◆ Attività da svolgere ◆
[A] Secondo il testo sul romanzo «I sette corvi», quale casa editrice lo pubblica?
[B] Prosegua il testo sul romanzo «I sette corvi» dopo l'ultima frase riportata.

◆ Documento di riferimento ◆

Se avete letto qualcuno dei precedenti romanzi/gialli storici di Matteo Strukul, fermatevi un attimo. Resettate tutte le vostre opinioni. Soltanto così potrete tuffarvi nella lettura di “I sette corvi”, Newton Compton Editori, e abbandonarvi a una esperienza immersiva, che sarà in grado di risvegliare incubi, incertezze, retaggi onirici, ricordi e paure infantili, portandovi sull’orlo del baratro dell’orrore, per poi risvegliarvi con la cruda realtà, spesso più terribile dei peggiori incubi.
Ah, è meglio precisare subito che la fiaba dei fratelli Grimm (I sette corvi) non c’entra nulla, ma mentre vi addentrerete nella storia sentirete riecheggiare con forza le immagini di “Il corvo”, di Brandon Lee, di “Gli uccelli” di Hitchcock, ma anche il fruscio delle pagine scritte da Edgar Allan Poe e da Stephen King.

◆ Sezione dati ◆
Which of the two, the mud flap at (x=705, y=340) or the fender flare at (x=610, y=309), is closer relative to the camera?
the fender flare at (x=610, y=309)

◆ Risposte ◆
[A] Newton Compton Editori.

[B]
Strukul ha scritto una storia che sfugge a etichette di genere, creando una sorta di “grand guignol” che parte dai rigorosi schemi del thriller, attinge a piene mani dalle acque scure e turbolente del noir e approda agli incubi più cruenti dell’horror, attorniando protagonisti, vicende, luoghi e soprattutto lettori con atmosfere gotiche che raccontano molto delle passioni letterarie dell’autore. Il tutto immerso nella natura selvaggia, aspra, misteriosa, carica di leggende e di storie, della Val Ghiaccia, tra le montagne del Bellunese, quasi al confine con il Friuli.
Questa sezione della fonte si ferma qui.